Sobre a Pintura Mural – Tiago Botelho

A condição original da pintura era, desde o início, o espaço circundante e sem limites precisos, sendo a pintura de cavalete ou a tela fixada em chassi uma invenção relativamente nova e condicionada a relações econômicas onde o objeto de arte destina-se a agradar um ciclo restrito de espectadores e,mais ainda, a pertencer a um seleto grupo de compradores, confinando-se em coleções particulares e, dependendo das políticas públicas, em coleções de museus, ou simplesmente contentando-se a ter o seu impacto reduzido por reproduções impressas em livros e revistas.

A relação primeira da pintura era o espaço ilimitado, posto que funcionava como mediadora entre as dimensões ética e estética de uma determinada cultura, e o grafite é, de certa forma, um resgate desta vontade de comunicar-se em larga escala e de forma mais direta com o tecido social que forma a civilização.

Este resgate contudo não se apresenta exclusivamente no grafite , tendo sido testemunhado em outros momentos importantes da História da Arte recente.

MURALISMO MEXICANO – ARTE E REVOLUÇÃO

Os muralistas mexicanos produziram a mais importante arte revolucionária de sentido popular ocorrida no século XX, tendo as suas propostas influenciado diversos outros países da América Latina e também Estados Unidos e Inglaterra.

Formado por um grupo atuante tanto estética quanto políticamente,os muralistas do México inundaram as paredes com torrentes imagéticas, reproduzidas das mais variadas formas: realista,alegórica, satírica, apresentando as muitas faces da sociedade mexicana com uma forte tendência social.

A concessão de total liberdade aos artistas no que dizia respeito à temática e ao estilo dado ao governo aos muralistas culminou na germinação de uma arte autêntica, crítica e altamente questionadora das noções éticas e estéticas do povo mexicano.

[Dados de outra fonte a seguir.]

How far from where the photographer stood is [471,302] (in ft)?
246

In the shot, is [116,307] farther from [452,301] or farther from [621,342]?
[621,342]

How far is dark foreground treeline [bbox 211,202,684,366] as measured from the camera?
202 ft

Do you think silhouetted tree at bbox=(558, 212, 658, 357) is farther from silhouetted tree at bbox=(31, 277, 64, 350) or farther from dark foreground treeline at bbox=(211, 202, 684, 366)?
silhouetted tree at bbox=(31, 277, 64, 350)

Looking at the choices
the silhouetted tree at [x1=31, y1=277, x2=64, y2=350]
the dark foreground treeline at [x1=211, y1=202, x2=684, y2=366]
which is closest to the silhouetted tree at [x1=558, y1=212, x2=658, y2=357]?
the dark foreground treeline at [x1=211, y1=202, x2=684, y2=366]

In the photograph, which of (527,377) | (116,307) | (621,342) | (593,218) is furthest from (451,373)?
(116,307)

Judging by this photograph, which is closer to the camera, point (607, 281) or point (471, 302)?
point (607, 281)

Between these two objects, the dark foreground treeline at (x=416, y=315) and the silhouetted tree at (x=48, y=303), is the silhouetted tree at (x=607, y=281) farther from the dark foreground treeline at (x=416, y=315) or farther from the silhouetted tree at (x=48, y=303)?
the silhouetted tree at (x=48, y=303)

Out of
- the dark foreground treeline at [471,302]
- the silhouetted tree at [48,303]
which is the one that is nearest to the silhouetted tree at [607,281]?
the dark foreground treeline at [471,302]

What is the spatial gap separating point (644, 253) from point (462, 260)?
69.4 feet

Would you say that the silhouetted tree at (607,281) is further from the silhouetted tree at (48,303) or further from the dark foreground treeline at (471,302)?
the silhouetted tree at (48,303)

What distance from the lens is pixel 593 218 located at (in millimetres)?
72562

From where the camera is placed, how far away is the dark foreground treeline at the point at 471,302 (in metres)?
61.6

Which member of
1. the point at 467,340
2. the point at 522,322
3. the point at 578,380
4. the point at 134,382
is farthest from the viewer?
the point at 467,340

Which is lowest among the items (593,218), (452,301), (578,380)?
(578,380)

Através do movimento muralista, o México pôde integrar em um só arcabouço as influências européias e indígenas, fazendo da pintura mural um vetor de construção de uma identidade cultural mais diversificada e includente. Os muralistas pretendiam e conseguiram realizar uma arte aberta, educativa e para todos, superando o modelo artístico burguês da pintura de cavalete destinada às coleções particulares.

Ainda na América Latina, a parede foi um porta-voz crucial na luta contra as ditaduras militares que sufocaram a população na sua liberdade de expressão. Grupos de estudantes, filósofos, músicos, escritores e artistas foram forçados a se calar, tendo suas produções cerceadas por instrumentos de censura oficiais que não só ameaçavam a produção cultural mas os próprios artistas mesmos, através da violência policial, da tortura, do exílio e do assassinato arbitrário daqueles que ousavam desafiar o sistema vigente.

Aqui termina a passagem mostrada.